» **REQUIREMENTS**:
Rewrite the data from the line with "Is the geum" through the end, putting "closer" wherever "nearer" appears and changing nothing else.

· · · · ·

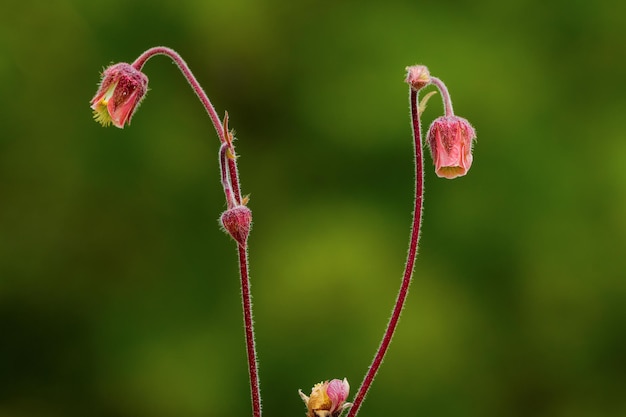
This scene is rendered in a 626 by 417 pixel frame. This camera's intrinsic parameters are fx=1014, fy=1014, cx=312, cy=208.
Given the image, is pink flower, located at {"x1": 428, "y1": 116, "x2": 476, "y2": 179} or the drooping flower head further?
pink flower, located at {"x1": 428, "y1": 116, "x2": 476, "y2": 179}

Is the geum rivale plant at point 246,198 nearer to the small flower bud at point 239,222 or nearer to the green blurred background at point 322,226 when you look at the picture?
the small flower bud at point 239,222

· · · · ·

» **THE OUTPUT**:
Is the geum rivale plant at point 246,198 closer to the small flower bud at point 239,222 or closer to the green blurred background at point 322,226 when you look at the picture?
the small flower bud at point 239,222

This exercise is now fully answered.